Post-ECJs’ Ruling – Changes to Spain’s Inheritance and Gift Tax Laws
The European Commission, through the ECJ’s ruling of 3rd of September 2014, ended all discrimination and forced Spain to amend its internal laws and accommodate the European principles on which the EU is based on.
As an example of such changes, Spain’s Constitutional Tribunal (Tribunal Constitucional) has annulled in March 2015 a part of Law 13/1997 relating to inheritance tax (ISD or IHT) from the Autonomous Community of Valencia when it states that only residents with habitual residency in said Autonomous Community can benefit from the lenient tax allowances on inheritance procedures (decisively more generous than state law as it allows an allowance of up to 99% for next-of-kin beneficiaries, Groups I and II). The Constitutional Tribunal has quashed this and stated that these allowances also apply to non-residents in the Community of Valencia (STC 3337/2013, from the 18th of March 2015). The effects of this ruling are ‘pro futuro’; going forward. It doesn’t affect closed matters.
Without further ado the changes brought about by Law 26/2014 (third final disposition):
a) Deceased is non-tax resident. If the deceased was resident in a Member State of the European Union or else in the European Economic Area (non-tax resident in Spain) the beneficiary will now benefit from:
• The regional tax allowances where the majority of the assets of the deceased are located in.
• If there are no assets in Spain, the rules of the Autonomous Community where the beneficiary lives apply.
b) Deceased is tax resident and beneficiary is non-tax resident. If the deceased was resident in Spain and the beneficiary is resident in a Member State of the European Union or else in the European Economic Area (non-tax resident) he will benefit from:
• The regional tax allowances where the deceased lived.
a) Immovable property located in Spain (i.e. real estate). If a non-tax resident is donated an immovable asset (located in Spain) he will now be entitled to the regional tax allowances of the Autonomous Community where it lies.
b) Immovable property located outside of Spain (i.e. real estate). If a tax resident is donated an immovable asset located in a Member State of the European Union or else in the European Economic Area, other than Spain, he will be entitled to the tax allowances of the Autonomous Community where he lives in Spain.
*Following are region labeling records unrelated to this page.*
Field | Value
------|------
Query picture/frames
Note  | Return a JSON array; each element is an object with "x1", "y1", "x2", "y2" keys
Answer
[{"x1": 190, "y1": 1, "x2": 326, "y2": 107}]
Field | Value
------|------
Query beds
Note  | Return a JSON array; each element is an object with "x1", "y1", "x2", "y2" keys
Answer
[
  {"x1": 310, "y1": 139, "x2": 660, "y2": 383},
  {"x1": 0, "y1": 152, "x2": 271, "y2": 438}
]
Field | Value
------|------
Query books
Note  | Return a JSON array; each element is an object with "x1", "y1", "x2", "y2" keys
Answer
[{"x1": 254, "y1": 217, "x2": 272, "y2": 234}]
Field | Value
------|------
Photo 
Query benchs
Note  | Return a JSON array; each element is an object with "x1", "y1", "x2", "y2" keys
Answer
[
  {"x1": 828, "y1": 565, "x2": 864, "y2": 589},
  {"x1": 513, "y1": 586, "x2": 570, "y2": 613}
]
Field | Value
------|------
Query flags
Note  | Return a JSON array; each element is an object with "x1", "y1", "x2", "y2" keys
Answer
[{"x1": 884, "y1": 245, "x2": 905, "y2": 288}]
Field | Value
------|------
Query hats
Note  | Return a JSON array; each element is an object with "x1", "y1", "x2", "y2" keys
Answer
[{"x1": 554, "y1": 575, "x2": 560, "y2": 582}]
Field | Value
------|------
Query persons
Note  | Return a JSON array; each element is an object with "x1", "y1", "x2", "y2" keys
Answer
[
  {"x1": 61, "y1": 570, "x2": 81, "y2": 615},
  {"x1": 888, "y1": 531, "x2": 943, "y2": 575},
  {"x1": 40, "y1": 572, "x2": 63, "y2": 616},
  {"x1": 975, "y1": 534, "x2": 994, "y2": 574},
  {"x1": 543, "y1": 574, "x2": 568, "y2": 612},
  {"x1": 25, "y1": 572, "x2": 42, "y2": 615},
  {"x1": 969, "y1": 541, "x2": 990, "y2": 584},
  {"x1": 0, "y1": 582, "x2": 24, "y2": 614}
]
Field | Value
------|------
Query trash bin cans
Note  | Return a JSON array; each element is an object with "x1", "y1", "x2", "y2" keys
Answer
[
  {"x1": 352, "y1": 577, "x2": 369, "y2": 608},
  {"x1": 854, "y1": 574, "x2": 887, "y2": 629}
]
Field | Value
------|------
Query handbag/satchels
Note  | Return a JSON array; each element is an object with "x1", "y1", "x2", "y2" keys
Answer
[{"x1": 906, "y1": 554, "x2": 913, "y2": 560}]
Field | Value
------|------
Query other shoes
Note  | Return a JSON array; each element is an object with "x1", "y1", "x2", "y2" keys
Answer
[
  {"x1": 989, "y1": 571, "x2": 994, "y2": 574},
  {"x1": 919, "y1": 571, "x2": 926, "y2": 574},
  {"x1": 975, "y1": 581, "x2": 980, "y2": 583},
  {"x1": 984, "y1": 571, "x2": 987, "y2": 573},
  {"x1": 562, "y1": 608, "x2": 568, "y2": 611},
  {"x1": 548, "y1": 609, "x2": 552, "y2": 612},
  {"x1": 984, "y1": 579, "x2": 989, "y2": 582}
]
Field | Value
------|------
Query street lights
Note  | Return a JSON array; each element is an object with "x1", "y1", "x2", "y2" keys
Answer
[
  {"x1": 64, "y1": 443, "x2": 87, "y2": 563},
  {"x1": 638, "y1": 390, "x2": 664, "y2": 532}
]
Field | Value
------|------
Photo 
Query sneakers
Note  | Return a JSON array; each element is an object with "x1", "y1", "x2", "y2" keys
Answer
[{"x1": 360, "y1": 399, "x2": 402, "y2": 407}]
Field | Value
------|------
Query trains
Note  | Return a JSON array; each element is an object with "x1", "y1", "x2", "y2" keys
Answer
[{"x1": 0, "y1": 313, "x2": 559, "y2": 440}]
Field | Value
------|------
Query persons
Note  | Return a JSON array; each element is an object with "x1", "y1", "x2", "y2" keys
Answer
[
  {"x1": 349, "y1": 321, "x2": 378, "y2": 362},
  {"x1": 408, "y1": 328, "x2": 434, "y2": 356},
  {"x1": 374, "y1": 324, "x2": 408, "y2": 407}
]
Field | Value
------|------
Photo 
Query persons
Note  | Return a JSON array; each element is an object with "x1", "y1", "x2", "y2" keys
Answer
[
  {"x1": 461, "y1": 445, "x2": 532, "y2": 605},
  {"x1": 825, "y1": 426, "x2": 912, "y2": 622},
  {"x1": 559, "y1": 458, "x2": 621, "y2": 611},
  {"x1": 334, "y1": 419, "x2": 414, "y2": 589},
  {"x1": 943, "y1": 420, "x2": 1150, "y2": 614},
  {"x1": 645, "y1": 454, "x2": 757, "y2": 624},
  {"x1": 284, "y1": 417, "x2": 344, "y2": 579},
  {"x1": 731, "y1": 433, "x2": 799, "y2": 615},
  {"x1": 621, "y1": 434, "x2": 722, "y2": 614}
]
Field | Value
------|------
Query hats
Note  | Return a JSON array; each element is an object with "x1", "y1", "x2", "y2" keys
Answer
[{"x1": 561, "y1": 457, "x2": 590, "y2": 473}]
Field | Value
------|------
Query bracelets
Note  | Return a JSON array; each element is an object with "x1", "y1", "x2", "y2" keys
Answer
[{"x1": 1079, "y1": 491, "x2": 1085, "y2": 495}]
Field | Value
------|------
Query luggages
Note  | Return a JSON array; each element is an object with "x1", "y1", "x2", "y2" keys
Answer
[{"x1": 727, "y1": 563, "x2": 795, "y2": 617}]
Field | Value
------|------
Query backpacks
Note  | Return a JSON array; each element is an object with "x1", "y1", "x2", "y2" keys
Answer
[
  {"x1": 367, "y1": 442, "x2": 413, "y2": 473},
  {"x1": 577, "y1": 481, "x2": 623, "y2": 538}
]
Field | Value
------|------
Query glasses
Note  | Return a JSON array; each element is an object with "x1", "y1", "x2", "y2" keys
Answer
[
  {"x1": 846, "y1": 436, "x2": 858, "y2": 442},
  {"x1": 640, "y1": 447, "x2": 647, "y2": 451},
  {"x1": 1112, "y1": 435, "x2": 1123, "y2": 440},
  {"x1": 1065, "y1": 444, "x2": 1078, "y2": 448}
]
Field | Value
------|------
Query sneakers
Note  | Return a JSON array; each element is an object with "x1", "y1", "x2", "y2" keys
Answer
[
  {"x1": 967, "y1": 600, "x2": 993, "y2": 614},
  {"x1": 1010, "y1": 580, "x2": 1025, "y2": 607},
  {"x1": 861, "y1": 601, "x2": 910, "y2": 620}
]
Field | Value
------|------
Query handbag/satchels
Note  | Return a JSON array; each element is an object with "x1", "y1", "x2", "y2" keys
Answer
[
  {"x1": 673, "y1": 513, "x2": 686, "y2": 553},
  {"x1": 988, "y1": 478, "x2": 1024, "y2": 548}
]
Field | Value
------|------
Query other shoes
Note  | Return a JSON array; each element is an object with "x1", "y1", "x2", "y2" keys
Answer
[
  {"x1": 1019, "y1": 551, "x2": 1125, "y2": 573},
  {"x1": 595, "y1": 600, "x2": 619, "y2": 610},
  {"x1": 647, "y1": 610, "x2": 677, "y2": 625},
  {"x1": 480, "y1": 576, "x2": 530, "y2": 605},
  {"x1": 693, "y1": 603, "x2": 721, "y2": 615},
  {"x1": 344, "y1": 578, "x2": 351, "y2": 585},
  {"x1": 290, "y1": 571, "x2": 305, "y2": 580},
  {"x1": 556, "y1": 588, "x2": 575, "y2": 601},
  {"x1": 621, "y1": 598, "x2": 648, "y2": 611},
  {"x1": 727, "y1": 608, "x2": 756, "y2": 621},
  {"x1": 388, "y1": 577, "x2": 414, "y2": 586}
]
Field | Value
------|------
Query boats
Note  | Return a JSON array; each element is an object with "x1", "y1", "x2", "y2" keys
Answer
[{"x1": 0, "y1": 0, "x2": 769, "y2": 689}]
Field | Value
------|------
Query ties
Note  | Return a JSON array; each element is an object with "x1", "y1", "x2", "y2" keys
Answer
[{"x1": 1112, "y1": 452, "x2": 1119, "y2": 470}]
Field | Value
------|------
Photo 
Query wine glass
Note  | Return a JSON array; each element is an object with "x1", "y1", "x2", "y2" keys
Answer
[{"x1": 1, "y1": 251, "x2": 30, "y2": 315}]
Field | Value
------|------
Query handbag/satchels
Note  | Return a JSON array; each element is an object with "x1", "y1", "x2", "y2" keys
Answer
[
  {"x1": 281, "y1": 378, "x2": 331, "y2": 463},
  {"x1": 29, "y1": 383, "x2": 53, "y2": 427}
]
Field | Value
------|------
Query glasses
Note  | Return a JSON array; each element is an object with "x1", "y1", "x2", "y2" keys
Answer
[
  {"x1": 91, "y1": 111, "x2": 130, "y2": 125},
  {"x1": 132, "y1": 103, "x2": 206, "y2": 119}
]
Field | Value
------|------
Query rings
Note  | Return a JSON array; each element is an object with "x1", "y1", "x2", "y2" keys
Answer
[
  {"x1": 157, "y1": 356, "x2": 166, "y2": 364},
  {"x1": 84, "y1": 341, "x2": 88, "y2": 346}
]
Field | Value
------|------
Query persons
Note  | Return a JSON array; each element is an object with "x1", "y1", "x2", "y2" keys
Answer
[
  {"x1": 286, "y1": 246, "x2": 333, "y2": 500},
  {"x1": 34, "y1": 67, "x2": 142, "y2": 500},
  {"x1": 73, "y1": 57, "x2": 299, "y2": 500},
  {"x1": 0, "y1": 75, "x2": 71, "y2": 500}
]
c) Movable property located in Spain (i.e. a painting). If a tax resident in a Member State of the European Union or else in the European Economic Area is gifted a movable asset located in Spain he is entitled to apply the tax allowances and gift rules of the Autonomous Community where that asset spent most of the days during the previous five years.
Consequences of the Changes in Inheritance and Gift Tax Laws
When one of the parties is non-tax resident in Spain the above-mentioned changes will bear a dramatic impact on the beneficiary’s taxation; significantly decreasing or even suppressing the tax altogether providing the estate is located in one of the Autonomous Communities outlined above with generous allowances on inheritance and gift taxation. In other words, for clarity’s sake, a beneficiary stands to pay much less now under this new law as from the 1st of January 2015.
For those who are non-tax resident in the E.U. or E.E.A. there are no changes. State law still applies to them unabated.
Changes to Spain’s Inheritance and Gift Tax Law – Conclusion
This is a welcome respite and much-needed change. Kudos to European lawmakers. It made little to no sense to discriminate against fellow EU-members. The previous regulation clearly undermined the principles in which the European Union is firmly grounded upon. Member States must all row as one if the Union is to stand. Or we all become one thing or all the other; but not both. Spain can’t have it both ways.
“A house divided against itself cannot stand” – Abraham Lincoln.
American 16th US President (1809 – 1865). He resolutely ensured a pro-union victory and brought about the emancipation of slaves.